[Start of SELECTED TEXT]

Posted by Dan Filler on April 28, 2015 in Memorial Notices | Permalink

April 27, 2015

New York Times relies on unrepresentative anecdotes and flawed study to provide slanted coverage of legal education (Michael Simkovic)

Just when you thought The New York Times was rounding the corner and starting to report responsibly about legal education based on hard data and serious labor economics studies, their reporting reverts to the unfortunate form it has taken for much of the last 5 years*—relying on unrepresentative anecdotes and citing fundamentally flawed working papers to paint legal education in a negative light.

Responsible press coverage would have put law graduate outcomes in context by noting that:

(1) law graduates continue to do better in terms of employment (both overall and full time) and earnings than similar bachelor’s degree holders, even in an economy that has generally been challenging for young workers

(2) law students, even from some of the lowest ranked and most widely criticized law schools, continue to have much lower student loan default rates than the national average across institutions according to standardized measurements reported by the Department of Education

(3) law graduate earnings and employment rates typically increase as they gain experience

(4) Data from After the JD shows that law graduates continue to pay down their student loans and approximately half of graduates from the class of 2001 paid them off completely within 12 years of graduation

Instead, The New York Times compares law graduate outcomes today to law graduate outcomes when the economy was booming.  But not all law graduates.  The Times focuses on law graduates who have been unusually unsuccessful in the job market or have unusually large amounts of debtFor example, The New York Times focused on a Columbia law school graduate working as an LSAT tutor** as if that were a typical outcome for graduates of elite law schools.  But according to the National Law Journal, two-thirds of recent Columbia graduates were employed at NLJ 250 law firms (very high paying, very attractive jobs),*** and the overwhelming majority of recent Columbia graduates appear to work in attractive positions.   (Columbia outcomes are much better than most, but the negative outcomes discussed in The New York Times are substantially below average for law graduates as a whole).

In Timing Law School, Frank McIntyre’s and I analyze long term outcomes for those who graduated into previous recessions, using nationally representative data and well-established econometric methods.  Our results suggest that law graduates continue to derive substantial benefits from their law degrees even when graduating into a recession.  The recent recession does not appear to be an exception. (See also here and here).  This analysis is not mentioned in the recent The New York Times article, even though it was cited in The New York Times less than a month ago (and alluded to in The Washington Post even more recently).

[End of SELECTED TEXT]
[Start of DATASET RECORDS]

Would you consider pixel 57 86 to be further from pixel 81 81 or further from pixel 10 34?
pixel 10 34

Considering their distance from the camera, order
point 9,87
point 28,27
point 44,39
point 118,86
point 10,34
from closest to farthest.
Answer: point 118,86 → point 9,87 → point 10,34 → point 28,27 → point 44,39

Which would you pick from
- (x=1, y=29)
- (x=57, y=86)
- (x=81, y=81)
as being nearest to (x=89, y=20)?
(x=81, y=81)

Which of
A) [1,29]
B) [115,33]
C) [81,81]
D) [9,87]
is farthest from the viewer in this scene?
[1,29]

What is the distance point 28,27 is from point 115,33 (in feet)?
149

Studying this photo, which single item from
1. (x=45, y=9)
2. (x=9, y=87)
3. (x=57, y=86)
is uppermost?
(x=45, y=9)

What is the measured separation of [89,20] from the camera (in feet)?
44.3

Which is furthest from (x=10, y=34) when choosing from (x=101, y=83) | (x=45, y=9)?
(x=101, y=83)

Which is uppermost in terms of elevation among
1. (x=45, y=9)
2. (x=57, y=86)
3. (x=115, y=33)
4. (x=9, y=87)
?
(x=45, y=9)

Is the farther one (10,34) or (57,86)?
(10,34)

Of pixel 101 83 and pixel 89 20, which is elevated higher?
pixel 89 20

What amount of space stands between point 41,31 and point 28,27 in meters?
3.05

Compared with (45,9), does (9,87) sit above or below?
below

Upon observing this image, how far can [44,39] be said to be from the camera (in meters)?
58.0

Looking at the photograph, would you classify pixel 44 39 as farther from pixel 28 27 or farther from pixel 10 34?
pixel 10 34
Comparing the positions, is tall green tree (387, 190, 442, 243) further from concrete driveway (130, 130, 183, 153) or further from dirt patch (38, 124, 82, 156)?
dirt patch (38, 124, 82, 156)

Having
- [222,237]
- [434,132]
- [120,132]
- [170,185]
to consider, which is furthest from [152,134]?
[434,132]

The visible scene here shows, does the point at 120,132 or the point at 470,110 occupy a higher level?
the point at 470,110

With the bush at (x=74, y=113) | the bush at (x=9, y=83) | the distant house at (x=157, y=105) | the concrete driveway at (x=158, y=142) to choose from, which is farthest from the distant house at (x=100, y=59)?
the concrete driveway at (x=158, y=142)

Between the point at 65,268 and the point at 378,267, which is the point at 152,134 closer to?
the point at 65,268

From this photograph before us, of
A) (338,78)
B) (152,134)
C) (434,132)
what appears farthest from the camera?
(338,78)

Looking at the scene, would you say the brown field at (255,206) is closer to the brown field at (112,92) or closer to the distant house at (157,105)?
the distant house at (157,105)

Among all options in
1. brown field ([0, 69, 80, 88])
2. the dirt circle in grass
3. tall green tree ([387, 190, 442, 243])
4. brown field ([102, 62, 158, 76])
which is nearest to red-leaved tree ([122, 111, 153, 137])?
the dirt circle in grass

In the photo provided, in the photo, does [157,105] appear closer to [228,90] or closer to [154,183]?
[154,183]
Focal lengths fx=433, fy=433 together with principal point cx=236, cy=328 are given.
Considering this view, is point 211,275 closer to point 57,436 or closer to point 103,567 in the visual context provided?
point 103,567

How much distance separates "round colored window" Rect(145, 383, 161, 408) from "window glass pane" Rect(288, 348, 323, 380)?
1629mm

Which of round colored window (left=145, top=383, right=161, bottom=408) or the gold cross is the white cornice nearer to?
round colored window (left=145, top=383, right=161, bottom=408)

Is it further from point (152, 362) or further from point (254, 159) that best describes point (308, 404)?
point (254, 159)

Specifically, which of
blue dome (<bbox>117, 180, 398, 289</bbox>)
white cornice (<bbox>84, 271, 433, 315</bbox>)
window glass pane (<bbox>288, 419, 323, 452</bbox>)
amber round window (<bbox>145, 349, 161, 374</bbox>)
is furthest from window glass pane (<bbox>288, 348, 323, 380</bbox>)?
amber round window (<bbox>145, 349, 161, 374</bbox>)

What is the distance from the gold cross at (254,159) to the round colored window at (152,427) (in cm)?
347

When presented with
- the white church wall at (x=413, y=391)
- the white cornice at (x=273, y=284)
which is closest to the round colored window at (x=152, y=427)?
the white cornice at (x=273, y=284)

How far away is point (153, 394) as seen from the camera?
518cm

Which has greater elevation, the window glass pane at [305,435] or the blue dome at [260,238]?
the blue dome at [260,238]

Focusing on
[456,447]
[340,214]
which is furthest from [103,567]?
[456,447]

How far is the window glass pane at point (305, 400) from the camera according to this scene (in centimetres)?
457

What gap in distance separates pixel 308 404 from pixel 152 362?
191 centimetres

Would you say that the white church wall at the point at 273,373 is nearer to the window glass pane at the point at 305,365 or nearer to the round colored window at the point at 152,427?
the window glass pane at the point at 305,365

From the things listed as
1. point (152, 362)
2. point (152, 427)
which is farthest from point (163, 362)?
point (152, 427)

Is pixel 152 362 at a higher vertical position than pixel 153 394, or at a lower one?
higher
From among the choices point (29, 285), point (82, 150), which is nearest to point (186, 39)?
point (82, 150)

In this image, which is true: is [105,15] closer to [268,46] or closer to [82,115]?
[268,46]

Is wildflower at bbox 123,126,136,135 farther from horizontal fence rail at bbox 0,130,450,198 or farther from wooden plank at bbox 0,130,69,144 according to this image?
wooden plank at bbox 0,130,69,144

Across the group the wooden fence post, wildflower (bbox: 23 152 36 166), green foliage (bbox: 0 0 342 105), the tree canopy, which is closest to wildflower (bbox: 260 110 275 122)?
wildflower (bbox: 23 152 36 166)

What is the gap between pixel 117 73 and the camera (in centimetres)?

[End of DATASET RECORDS]

## TASK GOAL:
In the post on legal education coverage, what share of recent Columbia graduates does the National Law Journal report as employed at NLJ 250 law firms?

## WRITTEN ANSWER:
Two-thirds.